**Written problem**
Lay out every row below as a numbered list, omitting the blank lines.

Scene-based reasoning records:

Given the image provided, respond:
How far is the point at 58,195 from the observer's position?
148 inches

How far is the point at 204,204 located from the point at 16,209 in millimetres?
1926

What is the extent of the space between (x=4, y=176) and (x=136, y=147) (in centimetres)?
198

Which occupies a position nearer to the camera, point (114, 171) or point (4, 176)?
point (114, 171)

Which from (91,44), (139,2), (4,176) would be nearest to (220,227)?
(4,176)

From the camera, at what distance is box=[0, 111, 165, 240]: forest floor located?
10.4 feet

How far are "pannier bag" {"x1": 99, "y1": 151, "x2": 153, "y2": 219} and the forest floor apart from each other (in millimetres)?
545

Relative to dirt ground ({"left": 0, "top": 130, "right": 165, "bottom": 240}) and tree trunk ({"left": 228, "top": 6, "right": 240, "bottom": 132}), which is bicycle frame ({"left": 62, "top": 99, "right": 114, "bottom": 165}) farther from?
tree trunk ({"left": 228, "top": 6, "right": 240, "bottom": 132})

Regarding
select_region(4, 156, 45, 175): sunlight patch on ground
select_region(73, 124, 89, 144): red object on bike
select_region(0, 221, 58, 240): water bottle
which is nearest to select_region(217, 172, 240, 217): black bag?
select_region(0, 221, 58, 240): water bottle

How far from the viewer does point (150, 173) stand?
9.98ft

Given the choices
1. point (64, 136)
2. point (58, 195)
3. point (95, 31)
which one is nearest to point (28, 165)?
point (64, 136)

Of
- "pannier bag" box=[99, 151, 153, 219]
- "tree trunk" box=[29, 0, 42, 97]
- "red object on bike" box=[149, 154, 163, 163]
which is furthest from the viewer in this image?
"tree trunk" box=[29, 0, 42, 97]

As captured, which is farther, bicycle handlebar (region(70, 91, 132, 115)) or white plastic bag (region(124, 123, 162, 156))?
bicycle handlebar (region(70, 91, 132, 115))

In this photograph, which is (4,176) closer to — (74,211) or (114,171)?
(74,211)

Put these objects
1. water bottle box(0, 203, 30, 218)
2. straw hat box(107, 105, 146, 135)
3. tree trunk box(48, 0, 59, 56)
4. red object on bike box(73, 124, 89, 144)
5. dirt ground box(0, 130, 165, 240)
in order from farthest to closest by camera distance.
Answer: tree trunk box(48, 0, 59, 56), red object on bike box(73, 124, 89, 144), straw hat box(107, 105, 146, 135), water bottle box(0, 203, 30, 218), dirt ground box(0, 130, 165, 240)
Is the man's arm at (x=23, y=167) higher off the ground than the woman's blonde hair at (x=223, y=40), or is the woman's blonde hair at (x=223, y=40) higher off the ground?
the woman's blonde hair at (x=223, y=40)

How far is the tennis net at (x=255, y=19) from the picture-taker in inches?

**Exercise answer**
1. Given the image provided, respond:
2. How far is the point at 58,195 from the observer's position?
3. 148 inches
4. How far is the point at 204,204 located from the point at 16,209 in millimetres?
5. 1926
6. What is the extent of the space between (x=4, y=176) and (x=136, y=147) (in centimetres)?
7. 198
8. Which occupies a position nearer to the camera, point (114, 171) or point (4, 176)?
9. point (114, 171)
10. Which from (91,44), (139,2), (4,176) would be nearest to (220,227)?
11. (4,176)
12. From the camera, at what distance is box=[0, 111, 165, 240]: forest floor located?
13. 10.4 feet
14. How far are "pannier bag" {"x1": 99, "y1": 151, "x2": 153, "y2": 219} and the forest floor apart from each other (in millimetres)?
15. 545
16. Relative to dirt ground ({"left": 0, "top": 130, "right": 165, "bottom": 240}) and tree trunk ({"left": 228, "top": 6, "right": 240, "bottom": 132}), which is bicycle frame ({"left": 62, "top": 99, "right": 114, "bottom": 165}) farther from?
17. tree trunk ({"left": 228, "top": 6, "right": 240, "bottom": 132})
18. Regarding
19. select_region(4, 156, 45, 175): sunlight patch on ground
20. select_region(73, 124, 89, 144): red object on bike
21. select_region(0, 221, 58, 240): water bottle
22. which is nearest to select_region(217, 172, 240, 217): black bag?
23. select_region(0, 221, 58, 240): water bottle
24. How far from the viewer does point (150, 173) stand?
25. 9.98ft
26. Given the choices
27. 1. point (64, 136)
28. 2. point (58, 195)
29. 3. point (95, 31)
30. which one is nearest to point (28, 165)?
31. point (64, 136)
32. Of
33. - "pannier bag" box=[99, 151, 153, 219]
34. - "tree trunk" box=[29, 0, 42, 97]
35. - "red object on bike" box=[149, 154, 163, 163]
36. which is furthest from the viewer in this image?
37. "tree trunk" box=[29, 0, 42, 97]
38. As captured, which is farther, bicycle handlebar (region(70, 91, 132, 115)) or white plastic bag (region(124, 123, 162, 156))?
39. bicycle handlebar (region(70, 91, 132, 115))
40. In this photograph, which is (4,176) closer to — (74,211) or (114,171)?
41. (74,211)
42. Put these objects
43. 1. water bottle box(0, 203, 30, 218)
44. 2. straw hat box(107, 105, 146, 135)
45. 3. tree trunk box(48, 0, 59, 56)
46. 4. red object on bike box(73, 124, 89, 144)
47. 5. dirt ground box(0, 130, 165, 240)
48. in order from farthest to closest by camera distance.
49. Answer: tree trunk box(48, 0, 59, 56), red object on bike box(73, 124, 89, 144), straw hat box(107, 105, 146, 135), water bottle box(0, 203, 30, 218), dirt ground box(0, 130, 165, 240)
50. Is the man's arm at (x=23, y=167) higher off the ground than the woman's blonde hair at (x=223, y=40), or is the woman's blonde hair at (x=223, y=40) higher off the ground?
51. the woman's blonde hair at (x=223, y=40)
52. How far is the tennis net at (x=255, y=19) from the picture-taker in inches?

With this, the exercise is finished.